Aarav Patel
Project 2 is an exploration of the following: 1) analyzing edges by computing image gradient, 2) sharpening images by accentuating high frequencies (subtracting image blurred with Gaussian), 3) creating hybrid images using low and high frequency filters on two images, 4) multi-resolution blending.
I first computed the partial derivatives with respect to x [1, -1] and y ([1], [-1]) of the cameraman image through convolution with the respective finite difference operators. I arrived at the gradient magnitude image by calculating the Euclidean Norm of the resulting partial derivative images. Finally, comparing the gradient magnitude with an empirically determined threshold results in a binarized gradient magnitude. The threshold is a scalar multiplier representing how many standard deviations above the mean of gradient magntiude should be.
I first created a 2D Gaussian filter by taking the outer product of a 1D Gaussian with its transpose. I blurred the original cameraman image with this 2D Gaussian. I then repeated the steps in part 1.1. The gradient magnitude image has less noise; thus, the binarized gradient magnitude image more clearly highlights the edges.
Now, instead of convolving the image with the 2D Gaussian and subsequently convolving with the finite difference operators, I first convolved the 2D Gaussian with the finite difference operators. This resulted in the Derivative of Gaussian (DoG) Filter. As you can see, there is no difference between the two processes as convolution is commutative.
To sharpen an image, I first blurred the image with a Gaussian and subtracted that from the original image. Blurring an image with a Gaussian filter filters out high frequencies, which is effectively a low-pass filter. Thus, subtracting the blurred image from the original image leaves the higher frequencies. Therefore, adding this result multiplied by a scalar to the original image sharpens it–– a larger scalar results in a sharper image.
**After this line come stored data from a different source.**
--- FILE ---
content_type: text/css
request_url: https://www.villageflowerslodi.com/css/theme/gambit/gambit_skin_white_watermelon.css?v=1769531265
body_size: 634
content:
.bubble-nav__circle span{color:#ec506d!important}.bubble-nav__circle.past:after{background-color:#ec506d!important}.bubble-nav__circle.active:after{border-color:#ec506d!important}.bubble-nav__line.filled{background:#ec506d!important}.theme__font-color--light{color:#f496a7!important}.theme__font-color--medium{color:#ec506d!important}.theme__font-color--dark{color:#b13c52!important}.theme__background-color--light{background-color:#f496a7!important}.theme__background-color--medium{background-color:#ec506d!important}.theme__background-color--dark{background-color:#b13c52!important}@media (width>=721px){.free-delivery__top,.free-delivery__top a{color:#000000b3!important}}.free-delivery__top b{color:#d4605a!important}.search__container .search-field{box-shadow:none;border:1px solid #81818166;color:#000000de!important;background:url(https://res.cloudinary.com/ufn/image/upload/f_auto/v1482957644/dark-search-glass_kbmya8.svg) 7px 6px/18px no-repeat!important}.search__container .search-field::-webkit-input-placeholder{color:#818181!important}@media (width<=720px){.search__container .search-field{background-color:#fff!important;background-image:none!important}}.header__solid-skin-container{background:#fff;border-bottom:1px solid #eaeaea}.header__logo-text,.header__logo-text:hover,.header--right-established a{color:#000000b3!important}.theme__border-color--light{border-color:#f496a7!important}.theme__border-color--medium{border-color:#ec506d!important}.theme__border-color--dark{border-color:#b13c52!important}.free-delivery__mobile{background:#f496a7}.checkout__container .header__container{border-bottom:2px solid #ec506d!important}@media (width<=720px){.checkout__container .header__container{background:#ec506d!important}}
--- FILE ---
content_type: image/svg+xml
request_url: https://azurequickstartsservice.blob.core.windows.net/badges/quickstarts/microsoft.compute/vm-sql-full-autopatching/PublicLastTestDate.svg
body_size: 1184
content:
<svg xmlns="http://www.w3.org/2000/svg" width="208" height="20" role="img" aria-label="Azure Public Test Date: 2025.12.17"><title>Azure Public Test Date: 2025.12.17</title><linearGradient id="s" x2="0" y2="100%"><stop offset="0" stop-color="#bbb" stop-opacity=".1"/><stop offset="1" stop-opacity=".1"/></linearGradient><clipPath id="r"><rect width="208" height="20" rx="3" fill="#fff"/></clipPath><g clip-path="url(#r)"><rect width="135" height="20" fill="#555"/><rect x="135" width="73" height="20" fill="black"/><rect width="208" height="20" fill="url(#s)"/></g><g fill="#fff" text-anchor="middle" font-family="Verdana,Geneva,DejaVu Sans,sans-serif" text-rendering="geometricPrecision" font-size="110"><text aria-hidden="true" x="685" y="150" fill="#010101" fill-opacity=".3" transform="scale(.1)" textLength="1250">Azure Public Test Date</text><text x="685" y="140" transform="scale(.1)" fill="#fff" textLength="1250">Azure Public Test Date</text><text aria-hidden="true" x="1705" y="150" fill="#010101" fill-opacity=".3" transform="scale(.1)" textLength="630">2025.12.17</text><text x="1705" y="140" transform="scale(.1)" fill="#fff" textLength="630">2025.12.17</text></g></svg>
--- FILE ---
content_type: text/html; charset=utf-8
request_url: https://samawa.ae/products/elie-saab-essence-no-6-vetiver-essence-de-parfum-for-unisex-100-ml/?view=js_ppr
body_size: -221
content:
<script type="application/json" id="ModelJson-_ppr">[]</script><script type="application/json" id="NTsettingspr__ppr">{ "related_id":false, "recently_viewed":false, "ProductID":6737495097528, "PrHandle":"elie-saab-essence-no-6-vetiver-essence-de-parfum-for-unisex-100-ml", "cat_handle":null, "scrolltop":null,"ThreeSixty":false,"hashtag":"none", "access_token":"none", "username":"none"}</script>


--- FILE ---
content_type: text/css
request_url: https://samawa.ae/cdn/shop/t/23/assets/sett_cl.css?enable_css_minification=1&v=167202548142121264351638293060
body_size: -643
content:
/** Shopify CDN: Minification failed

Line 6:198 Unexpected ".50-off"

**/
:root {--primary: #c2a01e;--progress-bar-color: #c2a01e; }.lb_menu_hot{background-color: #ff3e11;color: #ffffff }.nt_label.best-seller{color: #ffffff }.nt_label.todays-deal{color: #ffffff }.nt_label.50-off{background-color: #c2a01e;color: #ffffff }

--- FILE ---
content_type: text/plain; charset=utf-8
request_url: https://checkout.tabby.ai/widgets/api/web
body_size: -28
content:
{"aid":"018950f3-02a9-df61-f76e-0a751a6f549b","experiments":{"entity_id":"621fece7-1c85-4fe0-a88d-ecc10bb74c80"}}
I repeated this process for each channel for color images and recombined them at the end.
Now, I compress the sharpening process using the Unsharp Mask Filter, which performs a single convolution. I used the following derivation shown in lecture:
ƒ + ɑ(ƒ - ƒ∗g) = (1 + ɑ)ƒ - ɑƒ∗g = ƒ∗((1 + ɑ)e - ɑg))
Here, ƒ is the image, g is the Gaussian filter, ɑ is the scalar multiplier of the high-frequencies, and e is the unit impulse (a matrix that is 0 everywhere except it's 1 at the center and has the exact dimensions as the Gaussian filter in use). As you can see, there is no difference between the processes.
I've now sharpened some other examples here.
Now, I take sharp images, blur them, then attempt to sharpen them again. As you can see, these attempts were unsuccessful. This is because the initial blurring resulted in information loss.
I first show what an already sharp image looks like when sharpened. Then, I take the sharp image, blur it, and then attempt to sharpen it again. As you can see, this attempt was also unsuccessful.
To create a hybrid image, I first aligned the images using 2 manually selected points from each image. Then, I applied a low-pass filter to one image and a high-pass filter to the other image. I used the standard 2D Gaussian filter for the low-pass filter and subtracted the Gaussian-filtered image from the original for a high-pass filter. I then experimented to determine the best cut-off frequency for each hybrid image I created.
I then created a hybrid image from two images of myself in my room at two different positions.
I then created a hybrid image out of a man who is happy in high frequency and unhappy in low frequency.
For my best result (the happy/unhappy man), I also completed the process through frequency analysis. Below, I show the log magnitude of the Fourier transform for the original unhappy man, the original happy man, the low-pass filtered unhappy man, the high-pass filtered happy man, and the hybrid image, respectively.
Here is a failed attempt to create a hybrid image out of Tony Stark and Steve Rogers.
Here, I've reconstructed Figure 3.42 in the Szelski textbook using Gaussian and Laplacian stacks. I first constructed a Gaussian stack for the Oraple. Using that Gaussian stack, I constructed the Laplacian stacks for the right and left sides of the image. I then constructed the Gaussian stack for my mask. Next, I computed the weighted average of the mask and Laplacian for each image at each level. I then compressed the result down into the final image. I repeated this for each color channel, stacking them at the end.
I first attempted to reconstruct the Oraple using the given images of an apple and an orange. Then, I attempted to blend the Berkeley and Stanford campuses. Lastly, I attempted to blend myself into Ironman using an irregular mask.